Chinese and Russian leaders both plan to open debate on an SDR-based reserve currency as an alternative to the US dollar at the G20 summit in London this week, although the world may not yet be ready for such a radical proposal.

And from the same article;

China’s government has floated a variant of this idea, suggesting a currency based on 30 commodities along the lines of the “Bancor” proposed by John Maynard Keynes in 1944.

At least these people are thinking about ways to properly anchor the value of money.

The world does not need a single currency. However it does need a common currency. We used to use gold. At the moment we use the US dollar. Our current choice isn’t offering a lot of stability.

19 thoughts on “Russian wants gold back in the monetary mix

  1. I suspect it would be good for the US economy if the US dollar was not used as a reserve currency. At the moment its value does not reflect the state of the US. Instead it’s being used as a global safe haven, distorting its underlying value. With all the money Obama is printing it ought to be dropping like a stone.

  2. Terje

    They’re only suggesting that SDR’s also carry a gold component. That has as much chance of getting through the IMF as Bird becoming US prez.

    What these guys are talking about has no chance of ever happening. The reason is that no one really wants to take SDR’s. they could now if they wanted.

    How do you go into a shop with an SDR and buy something?

    the US will continue to remain the world reserve for a long time as there is no alternative on the horizon.

  3. At the moment its value does not reflect the state of the US.

    The objective of monetary policy should be to ensure that the currency remains stable in value. The objective should not be to ensure that the currency reflects the state of the domestic economy. If that was the objective then we would have to conclude that the monetary policy of Zimbabwe was a roaring success.

    Obama isn’t printing money. The Federal Reserve is printing money. And so long as demand for that currency remains strong then they can increase supply without decreasing value. Of course demand could do a reversal any time and they better be ready to start mopping up liquidity when that happens. Gold will be a good indicator to watch but not the only one.

    They’re only suggesting that SDR’s also carry a gold component. That has as much chance of getting through the IMF as Bird becoming US prez.

    An amusing comparison but hardly accurate.

    How do you go into a shop with an SDR and buy something?

    You wouldn’t. However during periods when the world was on a gold standard people didn’t generally go into shops and buy something with gold. And we don’t go into shops today and pay for things using CPI baskets. And yet CPI baskets is what is used as the standard of value for monetary policy.
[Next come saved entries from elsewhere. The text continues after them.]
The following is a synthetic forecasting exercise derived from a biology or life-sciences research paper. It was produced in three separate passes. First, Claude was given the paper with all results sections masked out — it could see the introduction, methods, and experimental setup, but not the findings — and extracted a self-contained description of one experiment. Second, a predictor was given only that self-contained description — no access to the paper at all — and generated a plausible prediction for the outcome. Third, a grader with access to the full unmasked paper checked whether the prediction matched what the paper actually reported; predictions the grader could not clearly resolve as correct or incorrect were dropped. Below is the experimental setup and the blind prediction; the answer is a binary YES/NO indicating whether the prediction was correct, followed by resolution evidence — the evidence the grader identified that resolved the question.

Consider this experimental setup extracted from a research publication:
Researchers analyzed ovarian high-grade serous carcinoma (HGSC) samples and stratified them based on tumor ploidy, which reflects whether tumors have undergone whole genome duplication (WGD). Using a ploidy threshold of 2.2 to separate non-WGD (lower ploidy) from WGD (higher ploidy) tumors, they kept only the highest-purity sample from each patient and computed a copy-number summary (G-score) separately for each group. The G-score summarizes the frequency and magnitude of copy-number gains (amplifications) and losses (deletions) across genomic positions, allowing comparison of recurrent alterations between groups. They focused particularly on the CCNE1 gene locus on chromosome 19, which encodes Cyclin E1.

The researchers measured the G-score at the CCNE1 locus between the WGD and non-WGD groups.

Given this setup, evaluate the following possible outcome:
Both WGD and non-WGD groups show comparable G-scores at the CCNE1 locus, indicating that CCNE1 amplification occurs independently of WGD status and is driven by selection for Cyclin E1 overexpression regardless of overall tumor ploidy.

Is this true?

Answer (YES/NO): NO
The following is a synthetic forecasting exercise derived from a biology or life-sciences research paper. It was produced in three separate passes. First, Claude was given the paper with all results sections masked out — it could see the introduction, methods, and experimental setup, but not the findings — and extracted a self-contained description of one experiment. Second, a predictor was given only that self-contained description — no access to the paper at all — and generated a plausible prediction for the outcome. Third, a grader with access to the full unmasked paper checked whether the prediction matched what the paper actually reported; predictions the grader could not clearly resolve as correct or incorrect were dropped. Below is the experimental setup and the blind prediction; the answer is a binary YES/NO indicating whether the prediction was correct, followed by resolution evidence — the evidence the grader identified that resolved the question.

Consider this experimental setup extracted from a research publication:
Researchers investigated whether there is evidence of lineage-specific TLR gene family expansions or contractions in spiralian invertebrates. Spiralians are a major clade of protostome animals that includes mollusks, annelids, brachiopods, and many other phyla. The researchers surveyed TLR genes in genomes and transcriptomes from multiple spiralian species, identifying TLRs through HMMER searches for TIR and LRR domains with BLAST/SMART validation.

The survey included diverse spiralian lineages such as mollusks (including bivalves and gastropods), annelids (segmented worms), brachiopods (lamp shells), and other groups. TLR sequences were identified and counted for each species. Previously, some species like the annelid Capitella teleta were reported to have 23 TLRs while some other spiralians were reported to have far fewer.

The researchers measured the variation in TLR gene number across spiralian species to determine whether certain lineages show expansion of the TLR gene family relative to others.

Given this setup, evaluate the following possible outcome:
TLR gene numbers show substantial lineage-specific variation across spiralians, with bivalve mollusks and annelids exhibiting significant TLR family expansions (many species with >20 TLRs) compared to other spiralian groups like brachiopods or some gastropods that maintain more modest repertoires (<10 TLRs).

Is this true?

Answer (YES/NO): NO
    the US will continue to remain the world reserve for a long time as there is no alternative on the horizon.

    I suspect you are right on this point. Especially if everybody is as fatalistic about such things as you appear to be.

    However I don’t see the point of SDRs or Bancors or Gold Bullion as being reserve currencies. I see them as being more like the ECU was for the Eurozone. A reference point on which policy may be built.

  4. The ECU was the worst of all worlds as it was essentially a fix.

    Theoretically it should have worked if the members were behaving themselves but they never really did.

    The rule was that the weaker member was required to buy it’s own currency to bring it back when it fell out of the band while the strongest member was required to do the opposite. However that required the stronger member usually Germany or Holland to intervene to bring the weaker member Italy or Spain etc back into line.

    It didn’t always happen like that and devaluations were actually quite frequent. The UK fell out primarily because Germany would intervene at the top of the band.

    Now these countries were pretty much integrated or rather as integrated as you could ever find. Imagine trying that stuff with the entire world.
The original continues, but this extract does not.